#### Task inputs ####

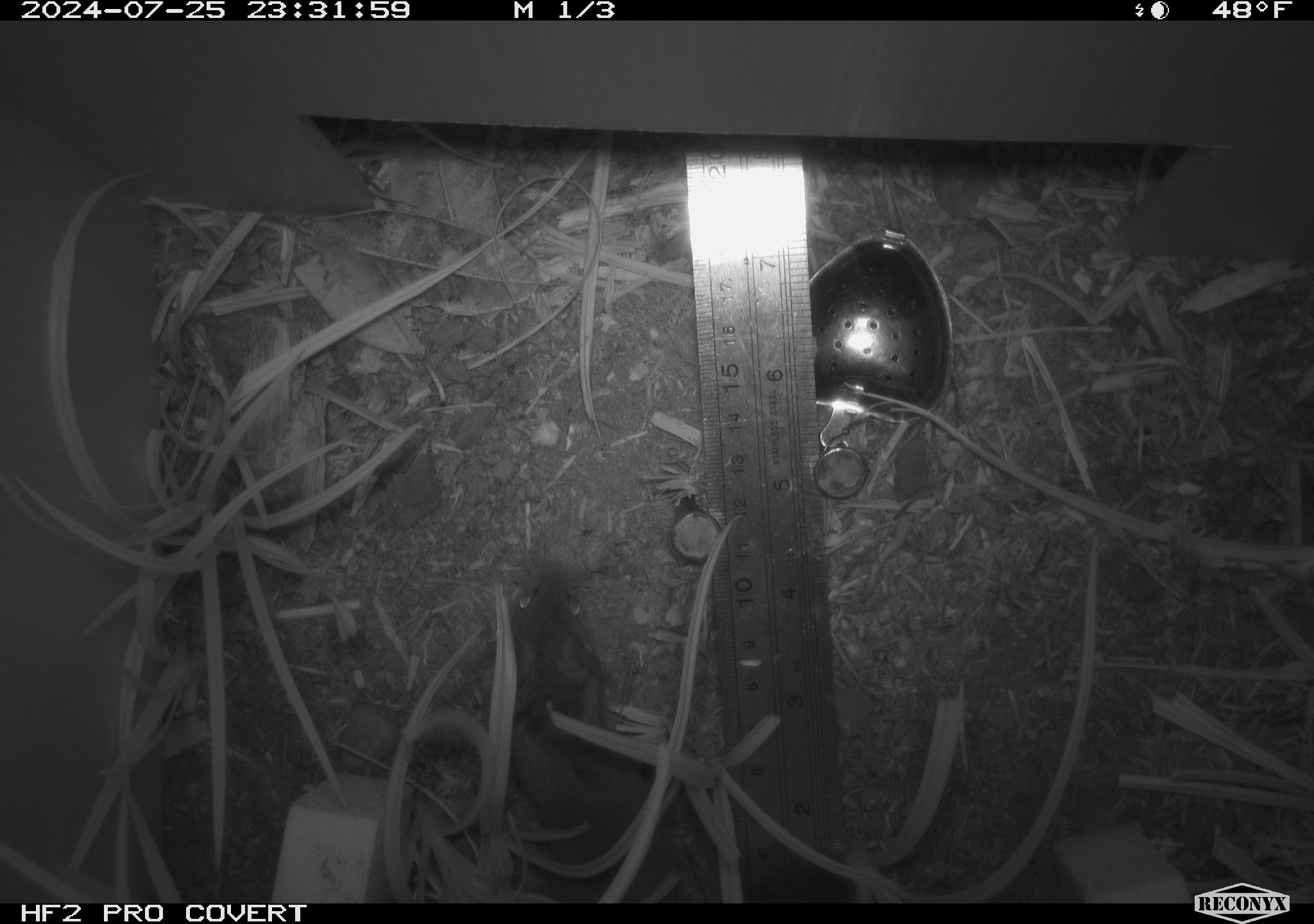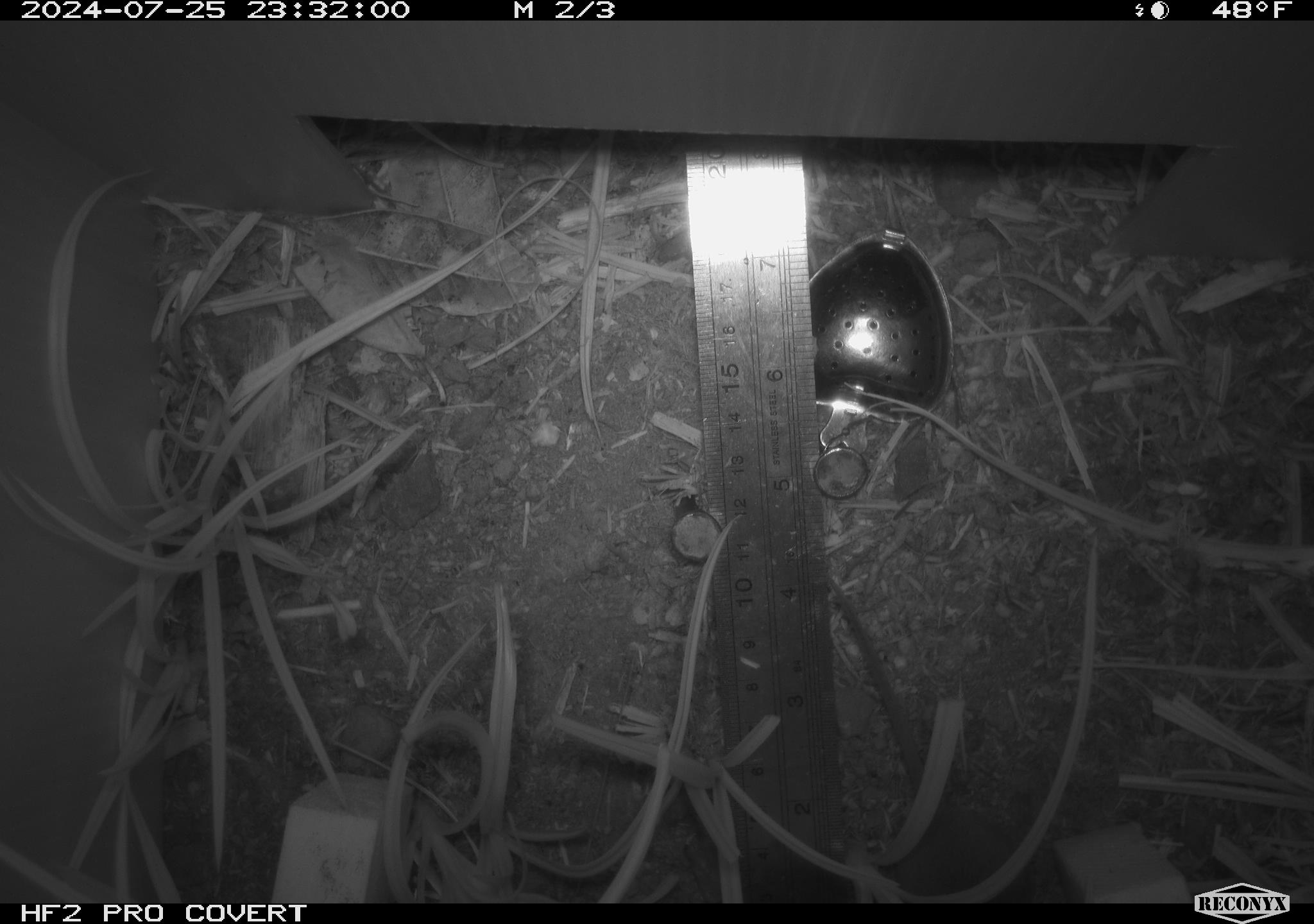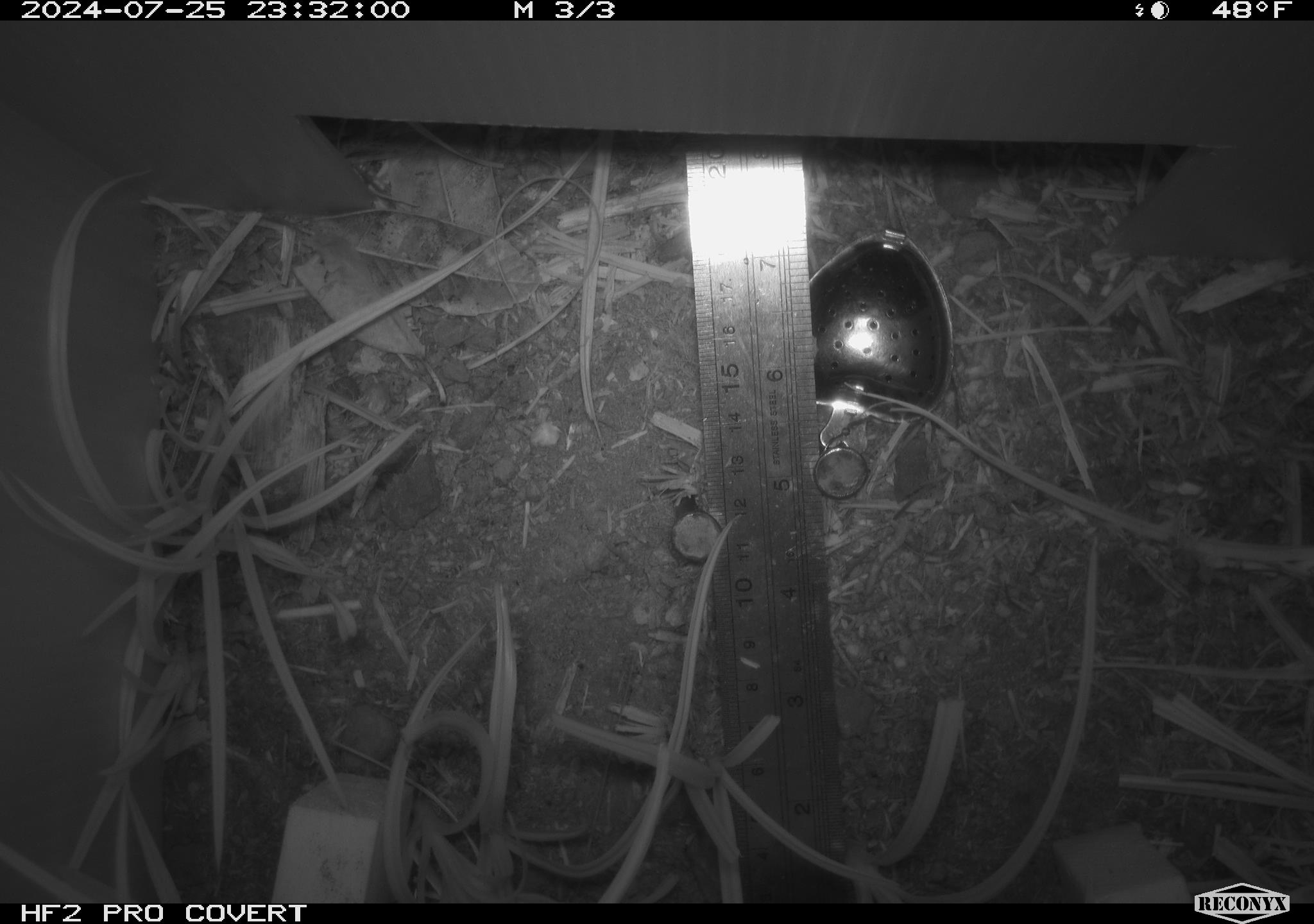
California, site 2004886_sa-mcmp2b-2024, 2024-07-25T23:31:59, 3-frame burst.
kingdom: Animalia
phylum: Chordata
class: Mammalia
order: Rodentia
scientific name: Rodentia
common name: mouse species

####

Set down, unchanged, the line that contains "phylum: Chordata" together with every later line in the records, through the last one.

phylum: Chordata
class: Mammalia
order: Rodentia
scientific name: Rodentia
common name: mouse species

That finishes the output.